Task description = Can you extract, word for word, the lines that begin with the one containing "Which of these objects —" and end with the one containing "5277 millimetres", including both, while leaving out any pictures?

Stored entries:
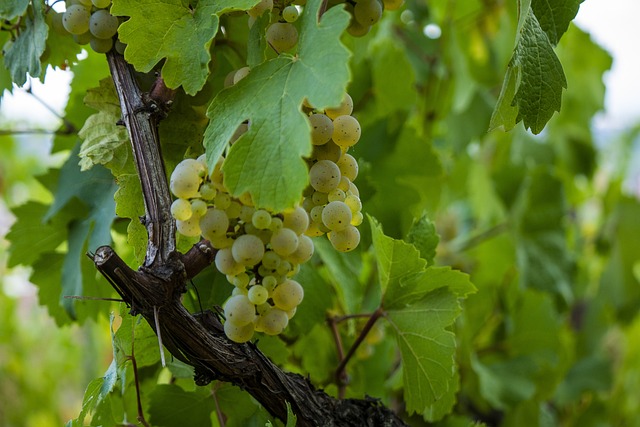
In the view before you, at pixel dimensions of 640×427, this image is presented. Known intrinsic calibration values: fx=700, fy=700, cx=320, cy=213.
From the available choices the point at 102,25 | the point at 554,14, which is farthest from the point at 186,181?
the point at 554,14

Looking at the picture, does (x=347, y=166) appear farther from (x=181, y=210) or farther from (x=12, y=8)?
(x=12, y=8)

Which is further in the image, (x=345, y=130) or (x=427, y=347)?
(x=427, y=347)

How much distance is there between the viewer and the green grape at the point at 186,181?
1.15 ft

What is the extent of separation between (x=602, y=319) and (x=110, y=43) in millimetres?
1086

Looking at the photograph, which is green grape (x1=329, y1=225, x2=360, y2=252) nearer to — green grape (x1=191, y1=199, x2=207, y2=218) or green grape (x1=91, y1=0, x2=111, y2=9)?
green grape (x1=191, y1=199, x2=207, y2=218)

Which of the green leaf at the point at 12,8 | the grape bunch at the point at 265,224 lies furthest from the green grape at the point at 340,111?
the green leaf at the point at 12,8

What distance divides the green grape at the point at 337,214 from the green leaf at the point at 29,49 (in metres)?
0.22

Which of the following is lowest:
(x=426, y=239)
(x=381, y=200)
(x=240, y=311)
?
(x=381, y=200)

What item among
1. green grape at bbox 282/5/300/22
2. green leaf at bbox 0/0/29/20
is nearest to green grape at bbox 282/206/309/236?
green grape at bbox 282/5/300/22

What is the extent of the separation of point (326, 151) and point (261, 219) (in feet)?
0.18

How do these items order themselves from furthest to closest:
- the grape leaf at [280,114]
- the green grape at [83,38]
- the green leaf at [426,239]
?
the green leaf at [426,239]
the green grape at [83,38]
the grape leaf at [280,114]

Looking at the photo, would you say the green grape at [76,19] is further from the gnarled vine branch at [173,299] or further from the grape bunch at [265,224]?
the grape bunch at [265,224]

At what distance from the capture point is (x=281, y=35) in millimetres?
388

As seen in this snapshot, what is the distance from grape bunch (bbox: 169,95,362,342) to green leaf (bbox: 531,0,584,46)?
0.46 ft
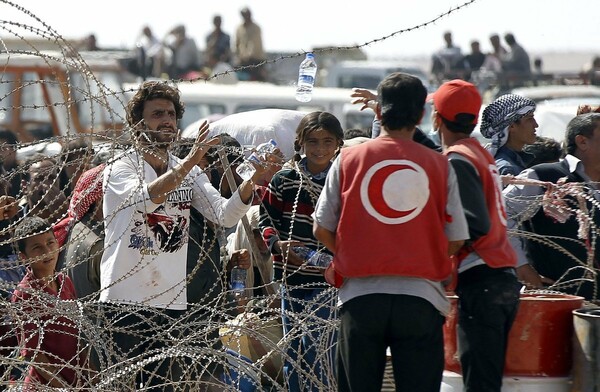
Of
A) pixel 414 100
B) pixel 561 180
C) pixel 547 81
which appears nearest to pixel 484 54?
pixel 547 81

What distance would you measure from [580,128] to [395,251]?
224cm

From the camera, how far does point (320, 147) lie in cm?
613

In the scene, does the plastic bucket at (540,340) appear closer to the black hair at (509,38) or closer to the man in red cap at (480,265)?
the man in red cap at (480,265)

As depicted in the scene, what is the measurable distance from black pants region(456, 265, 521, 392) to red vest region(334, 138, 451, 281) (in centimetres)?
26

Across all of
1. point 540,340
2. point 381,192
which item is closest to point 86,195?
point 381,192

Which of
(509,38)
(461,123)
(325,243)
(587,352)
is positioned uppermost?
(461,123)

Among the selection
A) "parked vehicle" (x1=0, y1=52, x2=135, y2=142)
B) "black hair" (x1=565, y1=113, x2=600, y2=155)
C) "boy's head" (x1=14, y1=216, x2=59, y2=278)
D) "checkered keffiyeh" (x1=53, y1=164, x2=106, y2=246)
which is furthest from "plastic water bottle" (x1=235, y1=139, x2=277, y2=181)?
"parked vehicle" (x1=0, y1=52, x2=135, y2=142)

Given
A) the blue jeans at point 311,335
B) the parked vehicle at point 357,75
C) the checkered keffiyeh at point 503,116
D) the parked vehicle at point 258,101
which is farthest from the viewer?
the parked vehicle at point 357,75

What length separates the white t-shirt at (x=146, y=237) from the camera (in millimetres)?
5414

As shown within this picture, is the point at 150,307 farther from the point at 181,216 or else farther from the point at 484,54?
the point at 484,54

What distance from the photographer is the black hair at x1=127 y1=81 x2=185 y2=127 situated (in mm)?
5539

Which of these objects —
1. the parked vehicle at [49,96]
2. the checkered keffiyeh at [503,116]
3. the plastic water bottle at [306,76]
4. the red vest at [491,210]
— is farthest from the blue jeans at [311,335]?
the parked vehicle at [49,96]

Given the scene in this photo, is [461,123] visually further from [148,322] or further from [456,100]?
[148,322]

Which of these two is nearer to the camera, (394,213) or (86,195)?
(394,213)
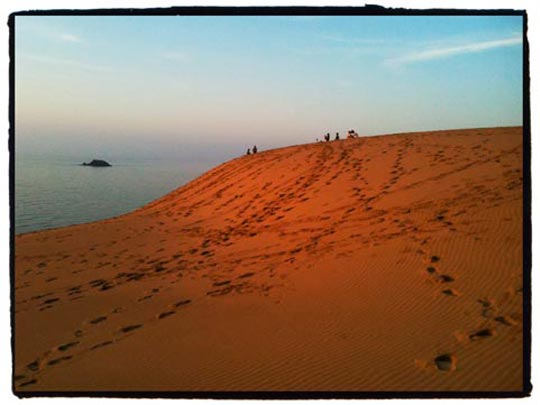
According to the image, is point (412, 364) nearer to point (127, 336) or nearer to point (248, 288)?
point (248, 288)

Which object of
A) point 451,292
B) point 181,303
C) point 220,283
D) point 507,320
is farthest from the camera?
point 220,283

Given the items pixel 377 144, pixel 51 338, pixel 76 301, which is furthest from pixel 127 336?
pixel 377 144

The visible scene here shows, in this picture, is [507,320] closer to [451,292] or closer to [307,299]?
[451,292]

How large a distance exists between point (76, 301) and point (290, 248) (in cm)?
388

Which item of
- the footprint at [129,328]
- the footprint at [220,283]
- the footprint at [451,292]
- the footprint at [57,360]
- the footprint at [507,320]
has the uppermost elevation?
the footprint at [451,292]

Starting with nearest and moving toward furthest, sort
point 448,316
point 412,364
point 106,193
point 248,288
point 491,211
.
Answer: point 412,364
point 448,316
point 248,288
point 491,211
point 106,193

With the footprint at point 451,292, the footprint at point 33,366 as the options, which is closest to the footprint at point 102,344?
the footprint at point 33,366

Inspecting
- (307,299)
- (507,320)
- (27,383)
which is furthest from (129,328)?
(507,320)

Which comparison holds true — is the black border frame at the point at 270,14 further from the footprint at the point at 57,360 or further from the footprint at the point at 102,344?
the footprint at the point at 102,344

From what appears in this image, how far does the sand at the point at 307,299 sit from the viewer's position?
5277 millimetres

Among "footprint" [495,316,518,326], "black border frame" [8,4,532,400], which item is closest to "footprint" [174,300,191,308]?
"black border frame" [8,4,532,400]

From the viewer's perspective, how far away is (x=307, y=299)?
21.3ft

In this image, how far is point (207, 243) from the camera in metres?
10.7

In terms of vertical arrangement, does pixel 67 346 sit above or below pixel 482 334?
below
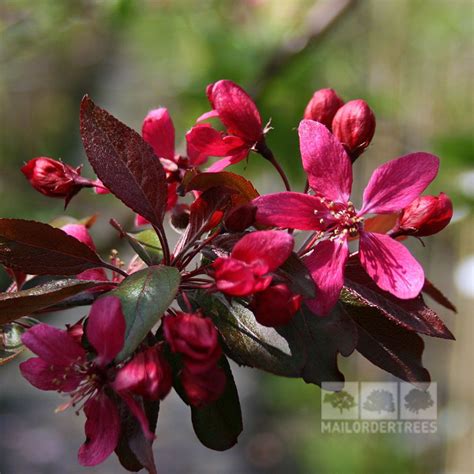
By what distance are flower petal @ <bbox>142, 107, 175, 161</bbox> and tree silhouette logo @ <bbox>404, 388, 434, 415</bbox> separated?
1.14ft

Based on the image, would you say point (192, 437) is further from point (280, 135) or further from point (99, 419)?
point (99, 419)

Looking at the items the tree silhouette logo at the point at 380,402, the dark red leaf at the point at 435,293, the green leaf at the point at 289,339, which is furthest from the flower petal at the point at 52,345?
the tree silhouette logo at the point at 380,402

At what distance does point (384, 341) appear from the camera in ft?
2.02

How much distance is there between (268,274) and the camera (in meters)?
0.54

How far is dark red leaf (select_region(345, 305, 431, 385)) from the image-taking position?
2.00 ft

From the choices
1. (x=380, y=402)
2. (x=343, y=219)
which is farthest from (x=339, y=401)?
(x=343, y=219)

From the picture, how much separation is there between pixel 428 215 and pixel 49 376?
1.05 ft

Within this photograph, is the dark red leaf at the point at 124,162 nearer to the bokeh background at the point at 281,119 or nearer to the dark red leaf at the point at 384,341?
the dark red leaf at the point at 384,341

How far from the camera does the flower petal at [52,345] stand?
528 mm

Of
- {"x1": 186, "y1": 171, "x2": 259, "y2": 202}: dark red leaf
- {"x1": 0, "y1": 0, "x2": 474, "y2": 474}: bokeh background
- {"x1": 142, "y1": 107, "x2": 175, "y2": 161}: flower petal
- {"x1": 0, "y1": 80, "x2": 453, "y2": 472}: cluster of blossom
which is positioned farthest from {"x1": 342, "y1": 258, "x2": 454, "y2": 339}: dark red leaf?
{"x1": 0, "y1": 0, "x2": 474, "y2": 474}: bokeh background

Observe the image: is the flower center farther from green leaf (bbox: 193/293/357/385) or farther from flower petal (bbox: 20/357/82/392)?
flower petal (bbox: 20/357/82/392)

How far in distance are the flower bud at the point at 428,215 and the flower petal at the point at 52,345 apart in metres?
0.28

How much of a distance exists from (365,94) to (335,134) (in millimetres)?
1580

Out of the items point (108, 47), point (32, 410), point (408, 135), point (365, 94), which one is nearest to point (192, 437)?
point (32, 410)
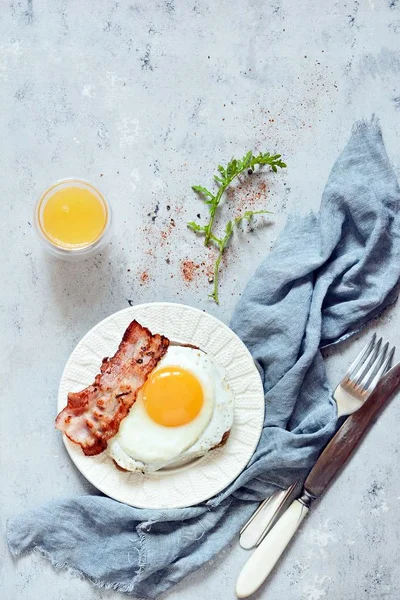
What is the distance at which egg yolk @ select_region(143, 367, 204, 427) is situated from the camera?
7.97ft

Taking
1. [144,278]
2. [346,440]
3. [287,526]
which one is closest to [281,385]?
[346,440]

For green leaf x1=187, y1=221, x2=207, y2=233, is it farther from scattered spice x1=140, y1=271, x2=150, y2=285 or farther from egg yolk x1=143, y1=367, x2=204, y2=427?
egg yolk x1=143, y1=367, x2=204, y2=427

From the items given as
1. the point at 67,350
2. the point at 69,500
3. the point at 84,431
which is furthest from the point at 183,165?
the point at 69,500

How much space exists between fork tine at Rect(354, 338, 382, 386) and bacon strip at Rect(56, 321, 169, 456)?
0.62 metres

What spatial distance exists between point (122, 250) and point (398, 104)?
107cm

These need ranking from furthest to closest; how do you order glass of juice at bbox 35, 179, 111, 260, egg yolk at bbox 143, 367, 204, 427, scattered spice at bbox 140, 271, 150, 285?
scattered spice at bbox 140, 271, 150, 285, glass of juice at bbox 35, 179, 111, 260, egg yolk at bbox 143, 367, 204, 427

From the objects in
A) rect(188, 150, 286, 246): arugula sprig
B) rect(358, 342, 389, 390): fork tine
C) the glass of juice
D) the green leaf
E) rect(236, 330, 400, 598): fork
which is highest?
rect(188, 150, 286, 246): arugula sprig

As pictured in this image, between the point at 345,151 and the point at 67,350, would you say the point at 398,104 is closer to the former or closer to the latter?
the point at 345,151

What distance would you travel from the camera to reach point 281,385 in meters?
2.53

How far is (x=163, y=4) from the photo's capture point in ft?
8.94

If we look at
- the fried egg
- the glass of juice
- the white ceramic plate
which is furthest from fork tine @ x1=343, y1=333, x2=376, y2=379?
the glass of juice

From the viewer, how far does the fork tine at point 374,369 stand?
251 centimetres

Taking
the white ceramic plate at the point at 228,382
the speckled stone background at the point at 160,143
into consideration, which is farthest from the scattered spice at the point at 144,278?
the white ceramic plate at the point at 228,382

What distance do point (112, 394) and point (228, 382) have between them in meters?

Final result =
Which of these objects —
1. the parked vehicle at [49,96]
2. the checkered keffiyeh at [503,116]
3. the plastic water bottle at [306,76]
4. the red vest at [491,210]
— is farthest from the blue jeans at [311,335]?
the parked vehicle at [49,96]

Given the scene in this photo, is [461,123] visually further from [148,322] or further from [456,100]?
[148,322]

Which of these two is nearer to the camera, (394,213) or (86,195)?
(394,213)
According to the image, is point (412, 364) nearer to point (127, 336) or nearer to point (248, 288)?
point (248, 288)

Which object of
A) point 451,292
B) point 181,303
C) point 220,283
D) point 507,320
is farthest from the camera?
point 220,283

Given the items pixel 377 144, pixel 51 338, pixel 76 301, which is furthest from pixel 127 336?
pixel 377 144

The visible scene here shows, in this picture, is [507,320] closer to [451,292] or closer to [307,299]?
[451,292]

How large a distance exists between point (76, 301) and point (290, 248) (in cm)?
388

Which item of
- the footprint at [129,328]
- the footprint at [220,283]
- the footprint at [451,292]
- the footprint at [57,360]
- the footprint at [507,320]
has the uppermost elevation?
the footprint at [451,292]

Starting with nearest and moving toward furthest, sort
point 448,316
point 412,364
point 106,193
point 248,288
point 491,211
.
Answer: point 412,364
point 448,316
point 248,288
point 491,211
point 106,193

With the footprint at point 451,292, the footprint at point 33,366 as the options, which is closest to the footprint at point 102,344?
the footprint at point 33,366

Inspecting
- (307,299)
- (507,320)
- (27,383)
which is furthest from (129,328)?
(507,320)

Which comparison holds true — is the black border frame at the point at 270,14 further from the footprint at the point at 57,360 or further from the footprint at the point at 102,344?
the footprint at the point at 102,344

From what appears in this image, how far does the sand at the point at 307,299 sit from the viewer's position?
5277 millimetres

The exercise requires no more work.